> **Exercise tasks**:
A. Name each distinct money figure that appears in the forum thread on financial aid and home equity.
B. Duplicate the part of the forum thread on financial aid and home equity that opens with the words containing "Realtor.com states that" and closes with "you run those.".
*** Opening of Text shown ***
How about this one? It says it’s current as of 2023.
Thanks - maybe it’s a guide. So I assume if it says 2x income and OP’s mom makes $65K (and no father income), then they’ll use $130K in the formula?
If a school requires the father (I believe there is one but not in the picture), then that could be problematic too.
So maybe there’s two “qualifiers” to optmizing the list? Just thinking out loud.
That’s how it worked when we used a similar list a few years ago. It’s probably the AGI on the 1040, rather than the straight gross or net income.
I wouldn’t take anything off the interwebs as accurate. You can start with that document, but would still have to contact the school and ask and/or run the NPCs with and without home equity.
I don’t think OP has said how much mom makes, just less than $65K in post #62
Around the 50k ballpark, little less than that
Oh absolutely! I was intending it as an overview only.
Realtor.com states that my address (the part of the duplex that I live in) is $436,300. My neighbors address (the other part of the duplex that my neighbors own) is currently worth $401,200.
It was purchased in 2023. My neighbors part of the duplex was purchased in 1999 which maybe explains the lesser value.
I do have a father, yes, but we have absolutely no form of contact with him and he is waived from paying any child support. My school has records from the nurses office stating that only my mom can contact them and release me home from school early. I do not remember ever meeting him.
The 325k was only for the unit that we live in, our half share of the Duplex.
Got it. So you will have to report the market value of your unit, the $436K. And think you said your mom didn’t have a mortgage, correct?
Let us know your NPC results once you run those.
Correct, will run NPC results later this afternoon. Thank you for your help once again. What is it looking like so far in your opinion?
It’s looking like you need to figure out who won’t hold equity against you to get a full ride - QB or not.
*** Close of Text shown ***
*** Opening of Raw data ***
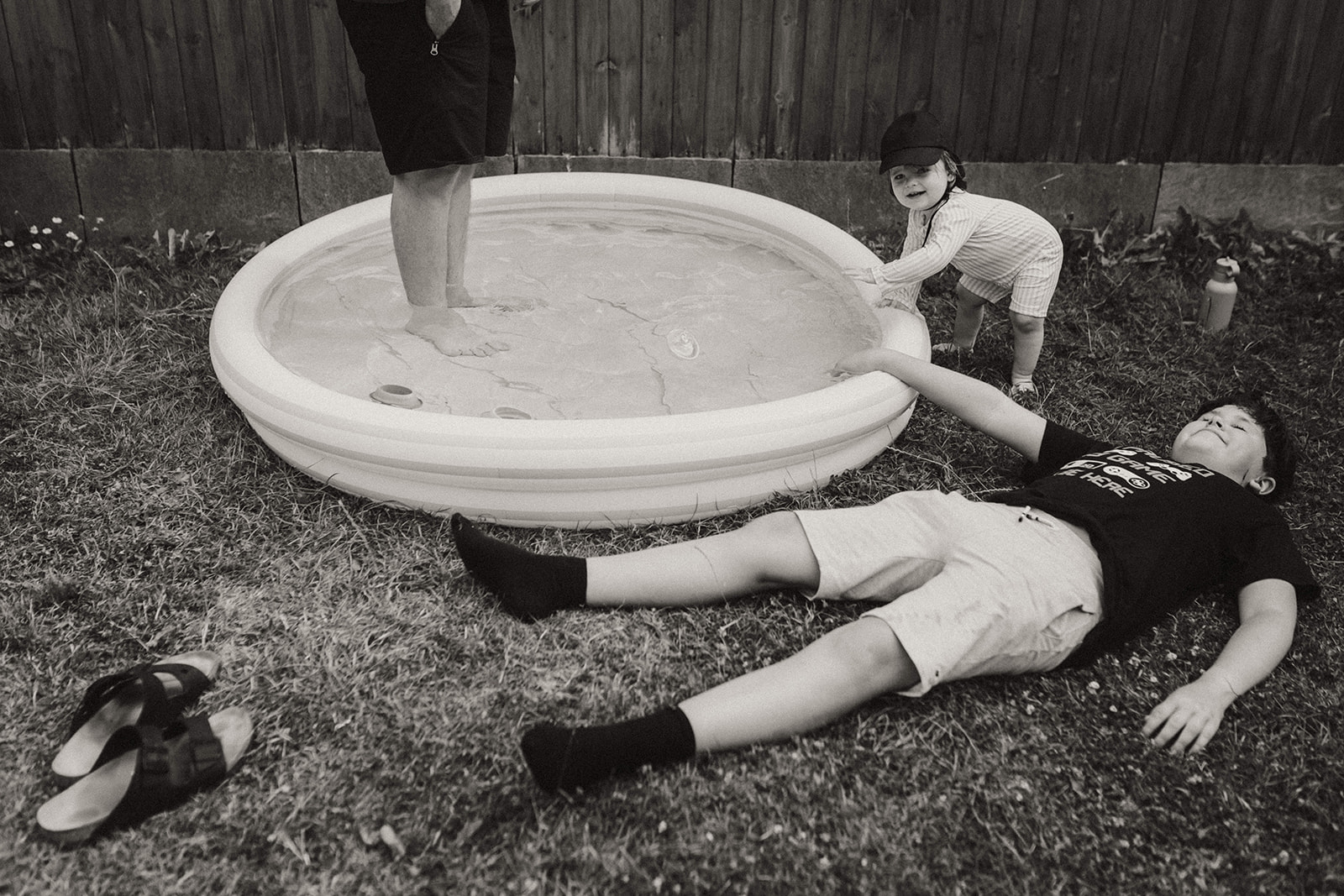photo en contre plongée d'une d'une famille se relaxant près d'une piscine gonflable dans leur jardin à Nantes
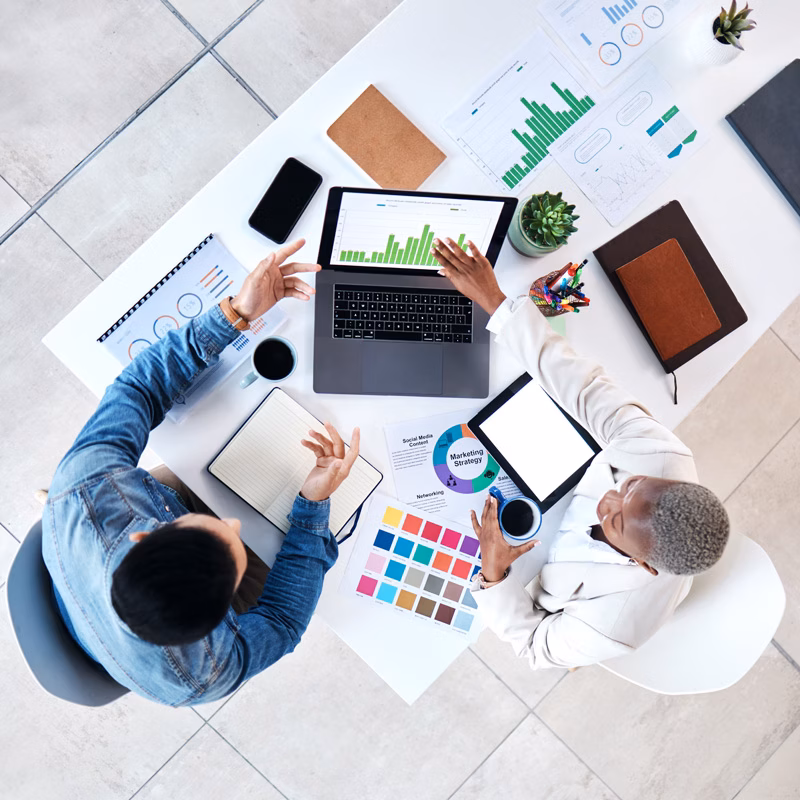 Overhead view of business people meeting with a laptop in an office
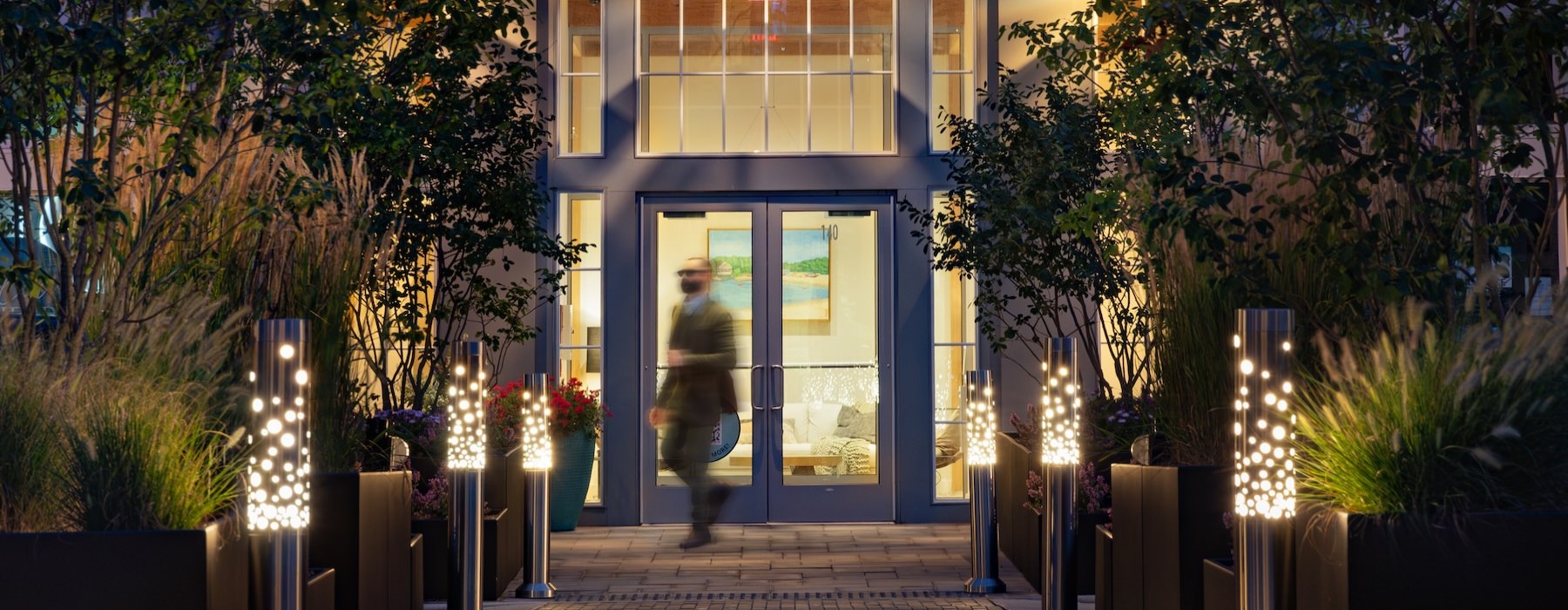 a person walks in front of an entrance to a building at night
*** Close of Raw data ***
> **Expected responses**:
A.
- $65K
- $130K
- 50k
- $436,300
- $401,200
- 325k
- $436K

B.
Realtor.com states that my address (the part of the duplex that I live in) is $436,300. My neighbors address (the other part of the duplex that my neighbors own) is currently worth $401,200.
It was purchased in 2023. My neighbors part of the duplex was purchased in 1999 which maybe explains the lesser value.
I do have a father, yes, but we have absolutely no form of contact with him and he is waived from paying any child support. My school has records from the nurses office stating that only my mom can contact them and release me home from school early. I do not remember ever meeting him.
The 325k was only for the unit that we live in, our half share of the Duplex.
Got it. So you will have to report the market value of your unit, the $436K. And think you said your mom didn’t have a mortgage, correct?
Let us know your NPC results once you run those.